SENSOR SOCIETY
PROJECT: THE FUTURE OF INTERACTIVITY
The Sensor Society is led by Mark Andrejevic, incoming Professor in Communications and Media Studies, Monash University. This theme explores emerging trends in digital information and communication technologies from a societal perspective. The implementation of technological advances depends not simply on engineering and technical innovations, but on the ability to envision and address the societal consequences that flow from such developments. As interactive capabilities come to characterize a growing range of objects and spaces, there is a tendency toward increasingly interdependent forms of connectivity as well as toward the automation of data collection, processing, and response. These developments have implications for the use of information and communication technologies in education, health care, security, the workplace, politics, and beyond. The “tableting” of the schools, for example, allows for enhanced forms of customized instructional delivery and the reconfiguration of classroom relations, while also generating large amounts of data about students in ways that can raise privacy concerns (not least because of an increasing reliance upon commercial educational platforms).
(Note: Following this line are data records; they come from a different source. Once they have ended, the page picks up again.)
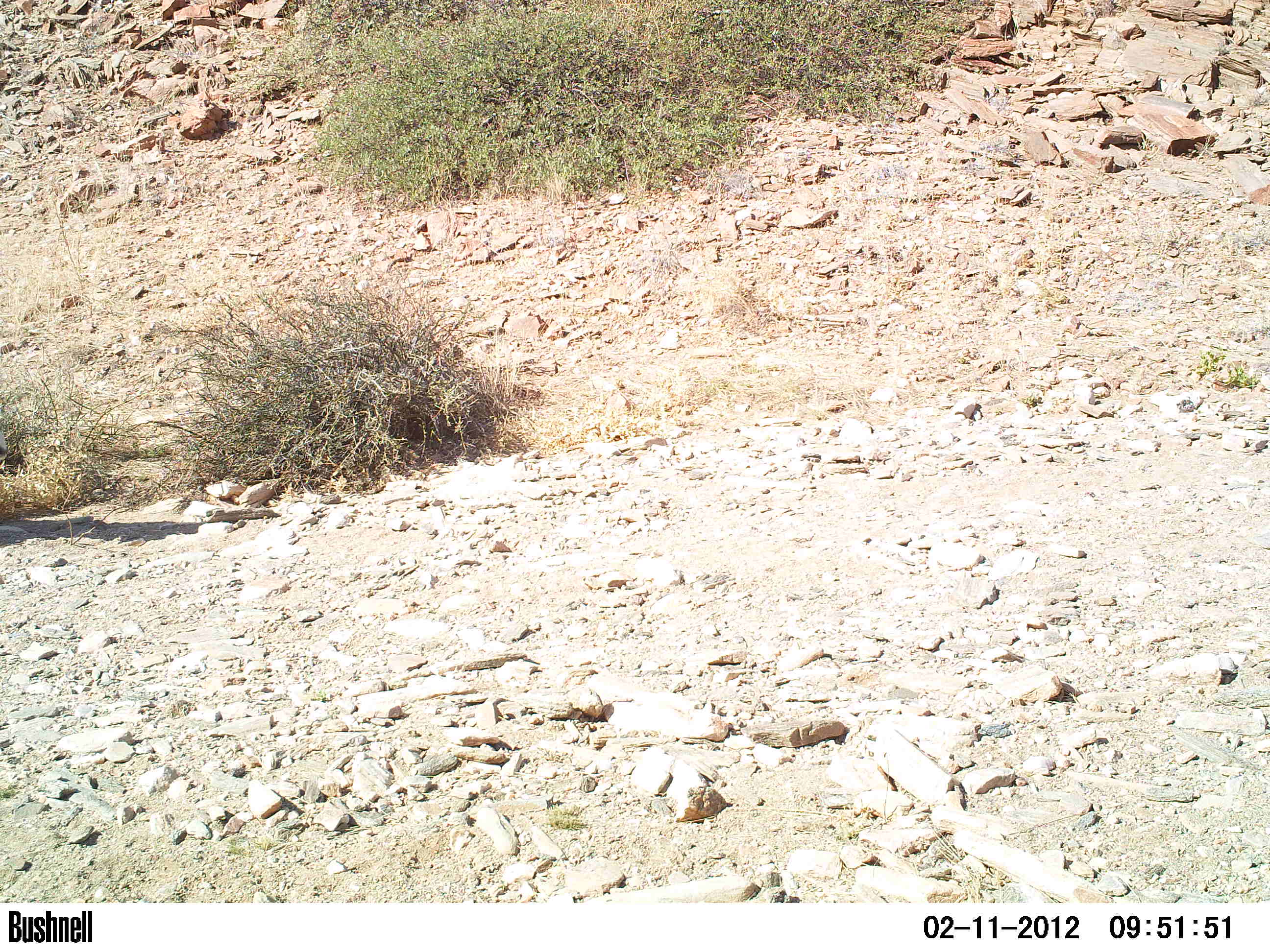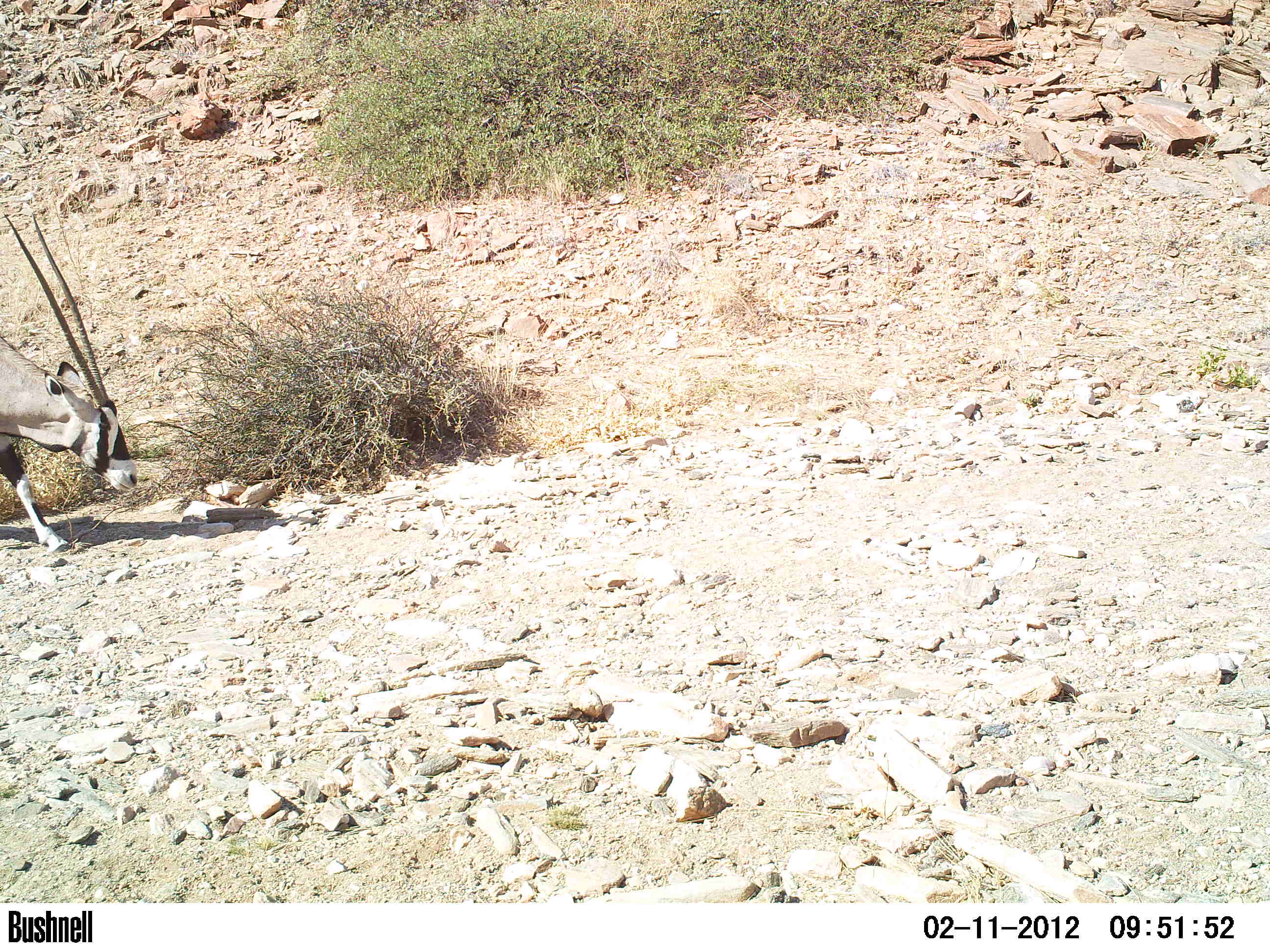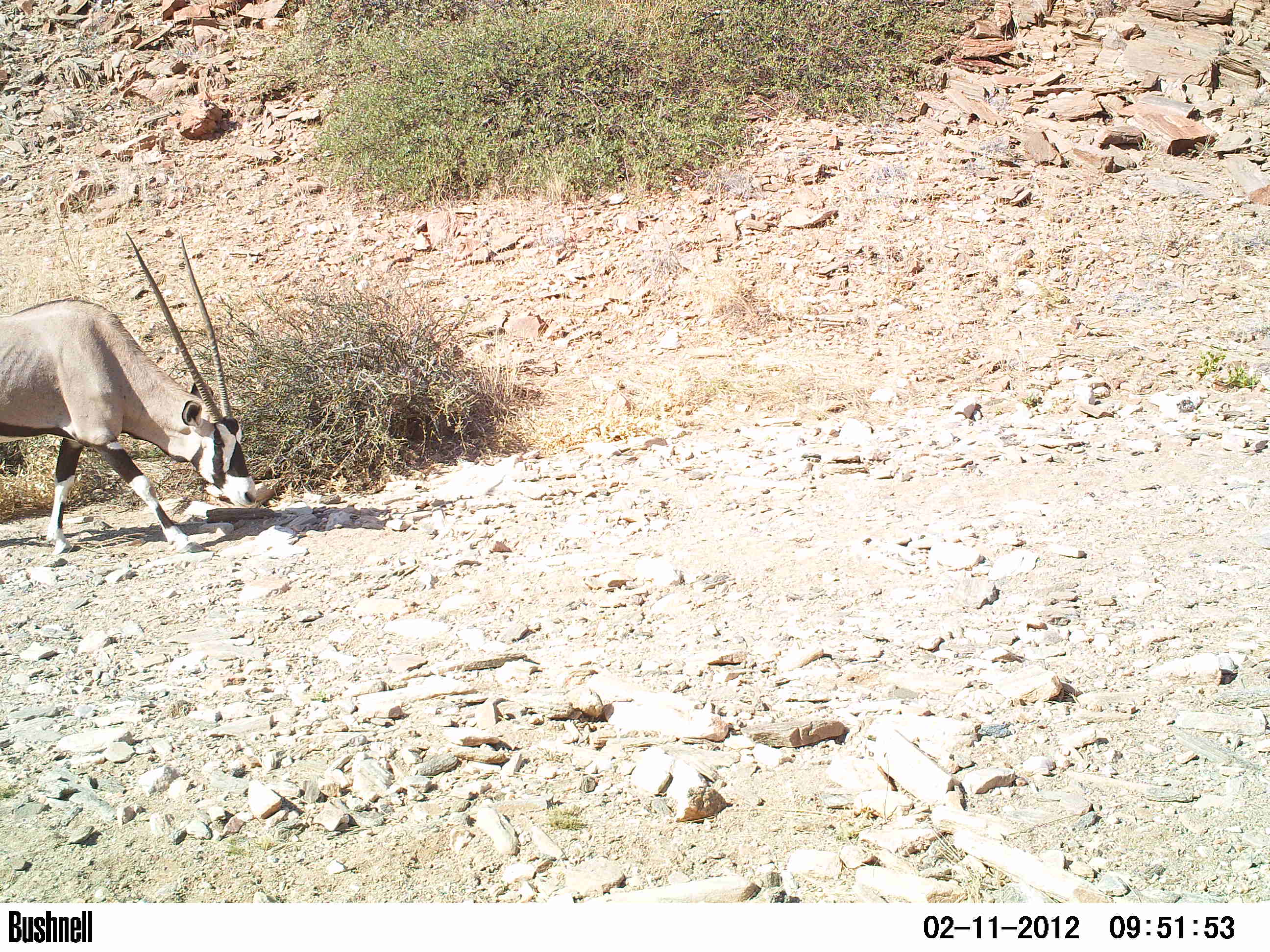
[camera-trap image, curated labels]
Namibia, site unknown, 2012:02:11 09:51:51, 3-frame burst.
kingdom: Animalia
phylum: Chordata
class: Mammalia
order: Artiodactyla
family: Bovidae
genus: Oryx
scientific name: Oryx gazella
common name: gemsbok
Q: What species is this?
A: Oryx gazella (gemsbok).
The theme explores how data mining transforms decision-making processes in ways that affect individual life chances and strategic planning processes in the public and private sectors. Data driven decision-making processes promise to increase efficiency and reliability but also raise the specter of new forms of discrimination and social sorting. Potential research themes include:
1) The smart city: the social implications of interactive infrastructures;
2) Networked sociality: the ways in which social media continue to reconfigure social interactions, and identity in a range of spheres of social practice;
3) The internet of things: changing patterns of interaction associated with the layering of interactivity across the object world and the spaces of labor, leisure, and domesticity;
4) Big data and society: political and cultural consequences of the automation of data collection and data processing.